On his first earnings call as CEO of 21st Century Fox, a company built by his father Rupert Murdoch, James Murdoch laid out his priorities.

“As we begin a new fiscal year, we're very pleased with where the business is, but of course, there's a lot of work to be done,” James Murdoch said.

He summed up what he wants 21 Century Fox’s approach to be. “We're very focused on applying all of our enterprise to creating with our partners a great experience where our programming is available, discoverable and accessible in the way that today's and tomorrow's customer expects and deserves,” he said.

He described three key aspects of the company.
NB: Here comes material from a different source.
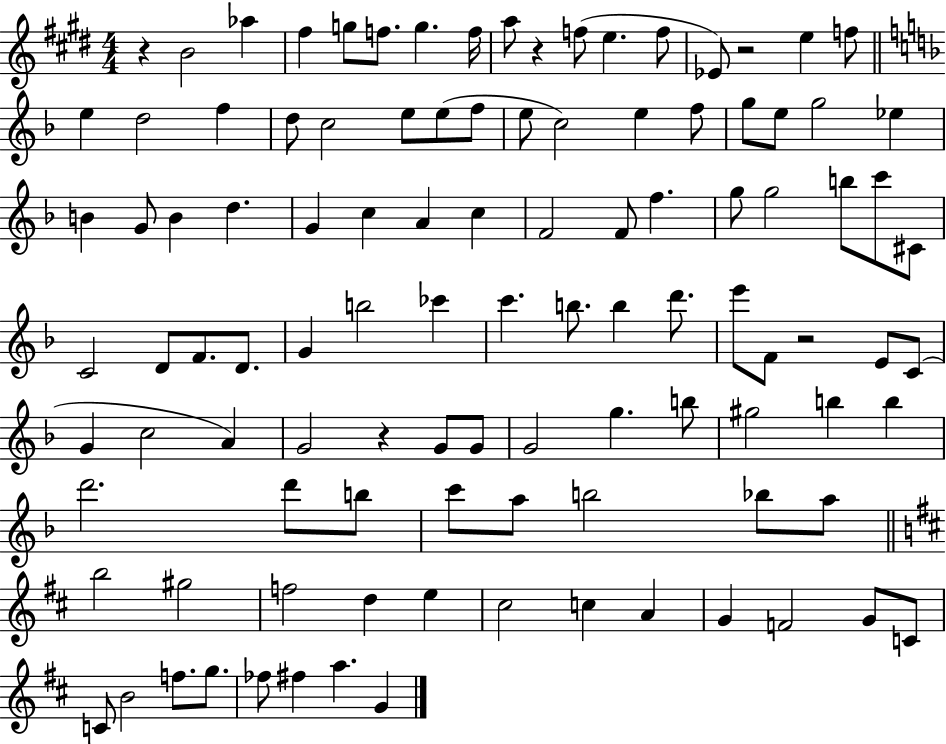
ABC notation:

“First and foremost, as a creative company, we're focused on great storytelling across the business,” he said.

“Secondly, and at the crux of the changes in our industry, we have to make sure those stories get to our customers in the most effective and compelling way possible,” he added.

“Thirdly, we recognize and we relish our position as a global company with diverse and deep assets across the globe. We'll continue to focus on selective, deep growth in markets that really matter,” he concluded.

There are some things that will be worked on right away. “Looking forward over those next 12 months, our main focus will be on execution, particularly in the areas of creative excellence, digital, video and advertising capabilities, and channel distribution,” he said.

But those 12 months won't be easy.

The company also announced it was lowering its guidance for 2016 earnings to mid-single digit growth.

"Fiscal 2016 is projected to be a year of continuing strong growth at our cable segment challenging comparisons at our film segment due to the timing of major releases and a continuation of the programming and marketing initiatives in support of ratings recovery at the television segment,” said CFO John Nallen.

Nallen said 21st Century Fox’s cable segment will lead the fiscal 2016 growth, driven by low double-digit affiliate fee increases led by the U.S. “As we've commented on previously, our rate of expense growth will moderate in fiscal 2016 to about half the high teens rate experienced in the previous two fiscal years,” he said.

“Turning to the television segment, we're expecting a double-digit increase in retransmission consent revenues, while ad revenues are expected to be in line with fiscal 2015. Expenses are anticipated to increase in the mid-single digit range, led by planned increases in our national sports contracts and by slightly higher marketing investments at the Fox Network to support new series. As a result, we expect overall television EBITDA to be essentially flat with fiscal 2014," he said.

“So as we roll it all up and based on all the assumptions inherent in our projections, we are anticipating total company segment EBITDA percentage growth rate for fiscal 2016 to be in the mid-single digit range above the $6.49 billion base level for fiscal 2015," he said.

Nallen noted that six months ago, the company said it expected earnings to be higher, in the mid-$7 billion range. “The primary factors causing this change have been noted publicly, including headwinds from foreign exchange and film releasing timing, further sports and digital investments in India to support long-term growth and an updated view of the ad markets,” he said.